Directions: The lines to return are those below that contain the word "Tanzania".

Given entries below:

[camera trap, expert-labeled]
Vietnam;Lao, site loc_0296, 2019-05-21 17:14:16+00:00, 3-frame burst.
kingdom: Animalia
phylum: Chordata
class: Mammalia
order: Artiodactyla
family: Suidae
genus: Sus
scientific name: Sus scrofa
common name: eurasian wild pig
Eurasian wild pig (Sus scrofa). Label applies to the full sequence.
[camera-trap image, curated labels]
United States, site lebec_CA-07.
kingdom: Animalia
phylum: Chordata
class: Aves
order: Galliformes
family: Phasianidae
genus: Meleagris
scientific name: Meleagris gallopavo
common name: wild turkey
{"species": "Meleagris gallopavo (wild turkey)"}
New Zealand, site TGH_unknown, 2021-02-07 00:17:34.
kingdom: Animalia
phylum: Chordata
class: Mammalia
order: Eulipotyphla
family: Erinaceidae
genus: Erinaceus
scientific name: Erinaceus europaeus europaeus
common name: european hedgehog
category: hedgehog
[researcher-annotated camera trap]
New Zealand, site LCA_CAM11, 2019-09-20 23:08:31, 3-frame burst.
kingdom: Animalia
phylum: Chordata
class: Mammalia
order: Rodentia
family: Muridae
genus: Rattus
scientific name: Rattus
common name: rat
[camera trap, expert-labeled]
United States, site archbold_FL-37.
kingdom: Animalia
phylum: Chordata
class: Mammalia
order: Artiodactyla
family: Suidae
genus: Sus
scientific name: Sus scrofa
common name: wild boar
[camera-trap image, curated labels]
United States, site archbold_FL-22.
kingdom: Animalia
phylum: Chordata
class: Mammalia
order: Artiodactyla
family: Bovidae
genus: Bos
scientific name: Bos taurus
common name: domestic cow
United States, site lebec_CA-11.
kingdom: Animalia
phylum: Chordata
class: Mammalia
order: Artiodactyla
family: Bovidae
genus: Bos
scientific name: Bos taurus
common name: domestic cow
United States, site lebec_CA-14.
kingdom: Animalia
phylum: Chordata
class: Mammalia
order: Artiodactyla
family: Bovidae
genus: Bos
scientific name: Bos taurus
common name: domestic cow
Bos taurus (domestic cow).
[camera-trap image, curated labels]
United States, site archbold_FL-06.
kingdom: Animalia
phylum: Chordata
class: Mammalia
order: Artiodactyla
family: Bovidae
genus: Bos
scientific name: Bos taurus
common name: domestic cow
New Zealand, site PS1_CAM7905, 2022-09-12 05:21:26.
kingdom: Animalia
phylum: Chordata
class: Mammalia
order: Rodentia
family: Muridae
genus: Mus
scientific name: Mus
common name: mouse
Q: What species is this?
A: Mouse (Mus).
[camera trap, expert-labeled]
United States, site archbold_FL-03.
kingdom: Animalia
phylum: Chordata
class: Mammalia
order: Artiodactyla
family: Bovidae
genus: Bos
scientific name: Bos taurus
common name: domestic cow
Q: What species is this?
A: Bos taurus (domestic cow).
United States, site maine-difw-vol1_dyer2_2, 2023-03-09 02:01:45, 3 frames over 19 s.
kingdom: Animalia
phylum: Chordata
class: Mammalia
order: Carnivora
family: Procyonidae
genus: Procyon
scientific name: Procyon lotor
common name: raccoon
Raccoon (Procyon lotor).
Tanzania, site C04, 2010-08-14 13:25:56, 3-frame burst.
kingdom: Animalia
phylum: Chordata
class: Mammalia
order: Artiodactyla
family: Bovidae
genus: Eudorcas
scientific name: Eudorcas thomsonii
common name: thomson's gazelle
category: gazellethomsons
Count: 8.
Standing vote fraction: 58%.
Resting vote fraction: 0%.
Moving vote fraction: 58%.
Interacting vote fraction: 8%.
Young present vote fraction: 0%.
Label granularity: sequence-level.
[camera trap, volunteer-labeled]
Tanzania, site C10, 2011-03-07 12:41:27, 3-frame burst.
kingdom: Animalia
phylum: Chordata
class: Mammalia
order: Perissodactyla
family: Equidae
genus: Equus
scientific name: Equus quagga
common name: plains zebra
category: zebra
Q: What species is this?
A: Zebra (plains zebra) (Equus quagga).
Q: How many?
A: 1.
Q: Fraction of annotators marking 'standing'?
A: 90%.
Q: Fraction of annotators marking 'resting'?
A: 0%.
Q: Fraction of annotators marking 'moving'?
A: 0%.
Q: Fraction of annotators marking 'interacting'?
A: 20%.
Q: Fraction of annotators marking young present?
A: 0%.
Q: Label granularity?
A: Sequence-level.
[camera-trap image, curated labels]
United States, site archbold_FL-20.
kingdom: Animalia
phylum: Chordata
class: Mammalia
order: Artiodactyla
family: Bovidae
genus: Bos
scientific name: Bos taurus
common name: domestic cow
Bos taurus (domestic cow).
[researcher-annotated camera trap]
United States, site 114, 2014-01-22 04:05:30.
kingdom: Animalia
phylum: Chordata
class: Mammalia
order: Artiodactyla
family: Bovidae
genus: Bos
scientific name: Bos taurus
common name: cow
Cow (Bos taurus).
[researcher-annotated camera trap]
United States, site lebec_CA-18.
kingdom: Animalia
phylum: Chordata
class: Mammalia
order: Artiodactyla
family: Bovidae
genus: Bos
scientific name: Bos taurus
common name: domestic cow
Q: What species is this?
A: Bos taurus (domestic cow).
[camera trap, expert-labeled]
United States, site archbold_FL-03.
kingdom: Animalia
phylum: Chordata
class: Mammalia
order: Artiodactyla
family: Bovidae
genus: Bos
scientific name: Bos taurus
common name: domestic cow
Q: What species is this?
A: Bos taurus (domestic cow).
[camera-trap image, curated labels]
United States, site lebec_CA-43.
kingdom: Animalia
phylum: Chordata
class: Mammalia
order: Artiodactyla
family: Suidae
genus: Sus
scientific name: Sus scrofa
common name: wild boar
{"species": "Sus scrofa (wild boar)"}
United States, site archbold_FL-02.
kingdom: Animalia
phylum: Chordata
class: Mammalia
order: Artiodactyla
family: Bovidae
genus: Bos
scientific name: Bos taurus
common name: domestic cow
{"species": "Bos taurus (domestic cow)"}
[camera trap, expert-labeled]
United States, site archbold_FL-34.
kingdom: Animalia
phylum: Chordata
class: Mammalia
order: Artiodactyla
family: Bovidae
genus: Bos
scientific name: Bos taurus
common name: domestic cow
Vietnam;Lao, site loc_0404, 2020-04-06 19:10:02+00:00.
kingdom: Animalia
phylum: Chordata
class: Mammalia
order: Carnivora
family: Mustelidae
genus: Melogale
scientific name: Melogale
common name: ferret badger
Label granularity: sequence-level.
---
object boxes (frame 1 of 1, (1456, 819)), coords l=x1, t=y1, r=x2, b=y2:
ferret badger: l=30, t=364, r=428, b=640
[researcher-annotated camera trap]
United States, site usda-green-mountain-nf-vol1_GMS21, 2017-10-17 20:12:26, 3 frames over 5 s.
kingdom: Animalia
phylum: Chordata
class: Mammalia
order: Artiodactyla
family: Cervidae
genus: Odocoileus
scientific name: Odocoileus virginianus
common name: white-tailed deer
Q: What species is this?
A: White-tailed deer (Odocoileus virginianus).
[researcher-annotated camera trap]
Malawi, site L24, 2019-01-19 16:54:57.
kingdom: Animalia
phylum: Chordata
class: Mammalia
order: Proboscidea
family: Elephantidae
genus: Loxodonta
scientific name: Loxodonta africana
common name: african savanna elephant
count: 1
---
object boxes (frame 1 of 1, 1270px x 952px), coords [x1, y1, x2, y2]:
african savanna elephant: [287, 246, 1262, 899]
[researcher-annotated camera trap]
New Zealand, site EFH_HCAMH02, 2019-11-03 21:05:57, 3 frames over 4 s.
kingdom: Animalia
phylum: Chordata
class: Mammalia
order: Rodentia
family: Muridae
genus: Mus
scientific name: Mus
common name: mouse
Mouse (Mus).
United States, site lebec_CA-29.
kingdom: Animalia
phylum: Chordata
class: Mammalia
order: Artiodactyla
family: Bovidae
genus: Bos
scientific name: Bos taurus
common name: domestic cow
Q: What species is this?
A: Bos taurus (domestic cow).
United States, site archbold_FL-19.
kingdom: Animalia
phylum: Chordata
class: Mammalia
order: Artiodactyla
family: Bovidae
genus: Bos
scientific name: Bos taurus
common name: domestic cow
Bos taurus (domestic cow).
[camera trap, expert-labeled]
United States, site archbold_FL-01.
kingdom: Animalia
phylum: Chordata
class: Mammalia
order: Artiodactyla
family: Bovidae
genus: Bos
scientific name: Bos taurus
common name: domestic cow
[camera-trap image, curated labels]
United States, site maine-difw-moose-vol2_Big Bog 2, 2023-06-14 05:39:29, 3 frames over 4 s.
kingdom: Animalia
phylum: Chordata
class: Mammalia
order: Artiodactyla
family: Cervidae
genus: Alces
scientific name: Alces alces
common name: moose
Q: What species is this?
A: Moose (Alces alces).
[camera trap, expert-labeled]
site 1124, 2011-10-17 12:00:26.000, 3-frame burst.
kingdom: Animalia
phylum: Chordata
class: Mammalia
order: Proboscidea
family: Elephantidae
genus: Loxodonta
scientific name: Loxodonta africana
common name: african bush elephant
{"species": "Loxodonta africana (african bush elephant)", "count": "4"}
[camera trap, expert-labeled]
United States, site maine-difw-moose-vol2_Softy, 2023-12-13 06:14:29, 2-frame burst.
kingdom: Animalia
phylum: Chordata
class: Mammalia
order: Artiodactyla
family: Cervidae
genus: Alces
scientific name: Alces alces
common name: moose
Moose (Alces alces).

End of Given entries.

Expected output:
Tanzania, site C04, 2010-08-14 13:25:56, 3-frame burst.
Tanzania, site C10, 2011-03-07 12:41:27, 3-frame burst.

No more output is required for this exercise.